Learning about playing with numbers helps students develop problem-solving skills, understand number patterns, and apply divisibility rules, which are essential in various mathematical concepts.
How can I improve my skills in playing with numbers?
You can improve your skills in playing with numbers by practicing different types of problems, understanding the divisibility rules thoroughly, and exploring number patterns through regular practice.
Are there any real-life applications of playing with numbers?
Yes, playing with numbers has numerous real-life applications, such as in banking, cryptography, computer programming, and various other fields where number manipulation is required.

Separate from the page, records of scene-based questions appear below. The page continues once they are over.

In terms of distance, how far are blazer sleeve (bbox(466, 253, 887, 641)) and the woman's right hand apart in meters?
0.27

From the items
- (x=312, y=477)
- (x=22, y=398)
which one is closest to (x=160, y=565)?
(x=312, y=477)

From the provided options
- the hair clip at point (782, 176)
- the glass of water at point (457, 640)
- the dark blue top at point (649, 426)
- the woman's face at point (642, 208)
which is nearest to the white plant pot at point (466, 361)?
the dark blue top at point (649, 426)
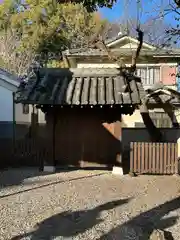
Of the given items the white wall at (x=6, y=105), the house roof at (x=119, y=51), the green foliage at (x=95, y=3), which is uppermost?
the house roof at (x=119, y=51)

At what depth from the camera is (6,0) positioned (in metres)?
35.7

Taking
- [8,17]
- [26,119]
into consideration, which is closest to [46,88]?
[26,119]

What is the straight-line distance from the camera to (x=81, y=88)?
14.2 meters

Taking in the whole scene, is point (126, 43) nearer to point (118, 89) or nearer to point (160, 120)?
point (160, 120)

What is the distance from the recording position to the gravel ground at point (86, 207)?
6707 mm

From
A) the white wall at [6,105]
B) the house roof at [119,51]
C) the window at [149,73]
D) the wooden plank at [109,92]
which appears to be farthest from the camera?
the white wall at [6,105]

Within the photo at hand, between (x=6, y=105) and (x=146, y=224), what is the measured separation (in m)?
18.0

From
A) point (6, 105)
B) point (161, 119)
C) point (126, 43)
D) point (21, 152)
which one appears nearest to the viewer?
point (21, 152)

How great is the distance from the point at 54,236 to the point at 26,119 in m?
21.7

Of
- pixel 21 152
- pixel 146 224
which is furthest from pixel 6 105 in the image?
pixel 146 224

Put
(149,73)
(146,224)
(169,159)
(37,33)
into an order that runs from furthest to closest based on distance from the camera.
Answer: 1. (37,33)
2. (149,73)
3. (169,159)
4. (146,224)

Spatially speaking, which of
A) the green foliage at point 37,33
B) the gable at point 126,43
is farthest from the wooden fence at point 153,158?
the green foliage at point 37,33

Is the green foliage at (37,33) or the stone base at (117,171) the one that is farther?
the green foliage at (37,33)

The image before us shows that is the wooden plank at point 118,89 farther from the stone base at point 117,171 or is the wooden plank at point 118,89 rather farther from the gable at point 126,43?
the gable at point 126,43
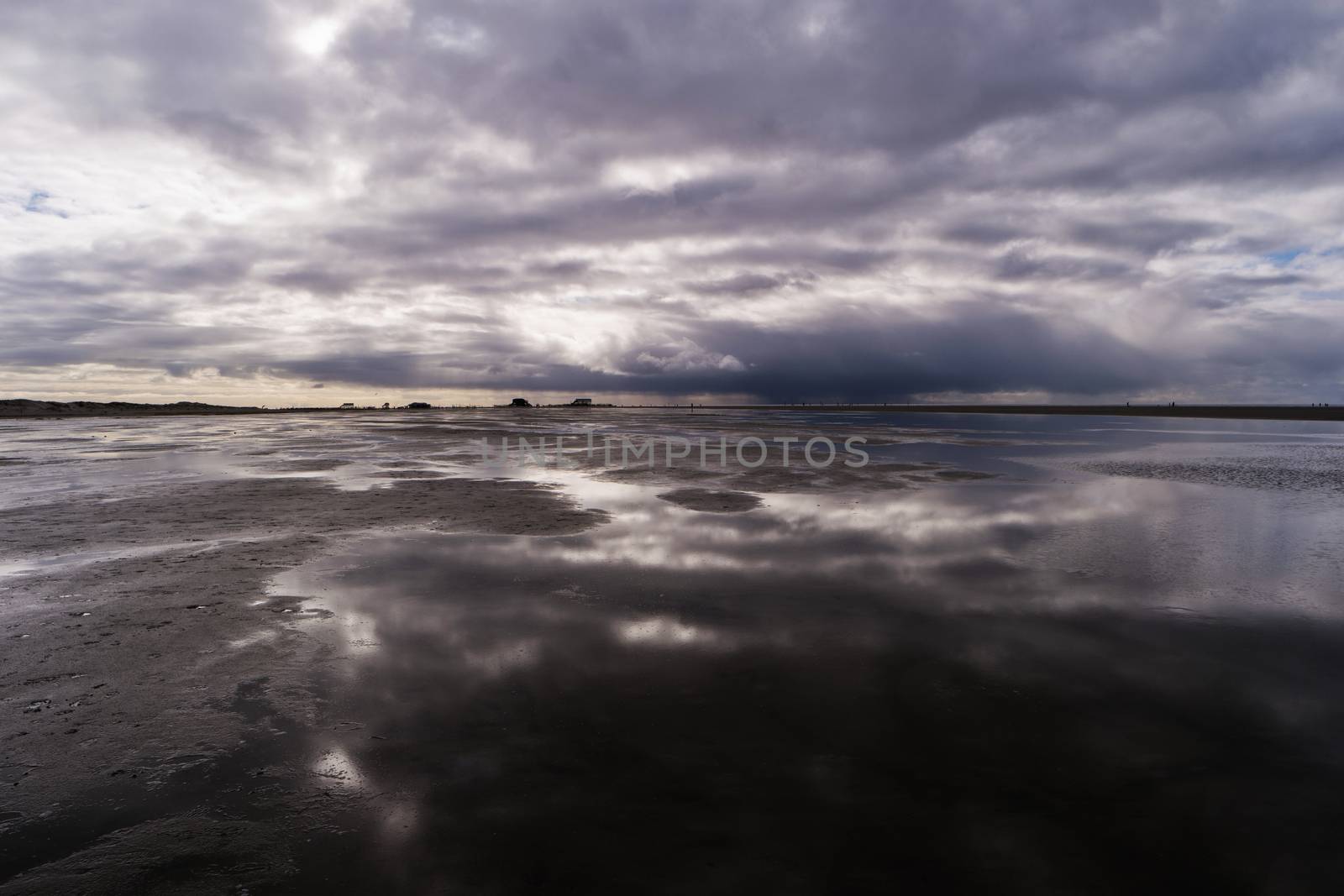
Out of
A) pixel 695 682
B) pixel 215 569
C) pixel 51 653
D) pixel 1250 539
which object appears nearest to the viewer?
pixel 695 682

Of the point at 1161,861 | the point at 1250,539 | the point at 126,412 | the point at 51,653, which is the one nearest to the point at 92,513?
the point at 51,653

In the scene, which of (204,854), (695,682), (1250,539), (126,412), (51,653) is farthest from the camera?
(126,412)

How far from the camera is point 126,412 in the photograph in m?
105

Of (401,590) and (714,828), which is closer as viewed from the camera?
(714,828)

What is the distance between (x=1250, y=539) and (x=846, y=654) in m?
10.9

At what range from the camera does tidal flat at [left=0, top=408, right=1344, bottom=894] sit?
150 inches

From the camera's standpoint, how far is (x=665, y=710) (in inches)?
217

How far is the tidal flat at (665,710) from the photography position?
3812 mm

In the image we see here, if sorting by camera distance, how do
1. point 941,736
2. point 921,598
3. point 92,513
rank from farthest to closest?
point 92,513
point 921,598
point 941,736

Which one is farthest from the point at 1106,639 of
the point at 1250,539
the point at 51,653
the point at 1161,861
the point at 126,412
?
the point at 126,412

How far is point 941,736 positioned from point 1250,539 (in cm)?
1160

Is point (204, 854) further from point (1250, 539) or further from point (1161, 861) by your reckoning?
point (1250, 539)

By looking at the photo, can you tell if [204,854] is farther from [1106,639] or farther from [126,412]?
[126,412]

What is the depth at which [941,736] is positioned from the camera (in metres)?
5.12
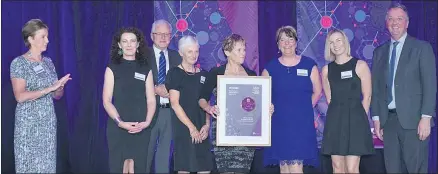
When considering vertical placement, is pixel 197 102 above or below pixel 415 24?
below

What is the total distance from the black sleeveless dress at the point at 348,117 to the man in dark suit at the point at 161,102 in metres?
1.41

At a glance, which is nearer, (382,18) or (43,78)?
(43,78)

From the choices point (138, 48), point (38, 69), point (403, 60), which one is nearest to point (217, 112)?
point (138, 48)

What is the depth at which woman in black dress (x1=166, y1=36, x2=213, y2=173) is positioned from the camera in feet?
13.5

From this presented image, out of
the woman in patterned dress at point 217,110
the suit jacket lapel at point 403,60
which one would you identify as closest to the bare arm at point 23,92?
the woman in patterned dress at point 217,110

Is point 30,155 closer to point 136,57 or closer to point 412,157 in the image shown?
point 136,57

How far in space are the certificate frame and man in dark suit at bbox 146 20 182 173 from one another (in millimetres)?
671

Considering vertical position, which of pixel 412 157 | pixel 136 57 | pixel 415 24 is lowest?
pixel 412 157

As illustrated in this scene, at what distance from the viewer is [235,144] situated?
4.07 metres

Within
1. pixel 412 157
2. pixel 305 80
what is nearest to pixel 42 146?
pixel 305 80

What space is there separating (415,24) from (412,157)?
225 centimetres

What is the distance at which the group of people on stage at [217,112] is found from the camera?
4.11 m

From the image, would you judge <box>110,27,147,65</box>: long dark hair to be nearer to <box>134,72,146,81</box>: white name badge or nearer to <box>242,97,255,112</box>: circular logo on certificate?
<box>134,72,146,81</box>: white name badge

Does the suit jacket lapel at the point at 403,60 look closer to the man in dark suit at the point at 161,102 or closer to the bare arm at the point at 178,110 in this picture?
the bare arm at the point at 178,110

How can NCERT Solutions help in understanding Class 6 maths chapter 3 Playing With Numbers?
NCERT Solutions provide detailed explanations and step-by-step solutions to all the problems in Class 6 maths chapter 3 Playing With Numbers, helping students understand the concepts better and improve their problem-solving skills.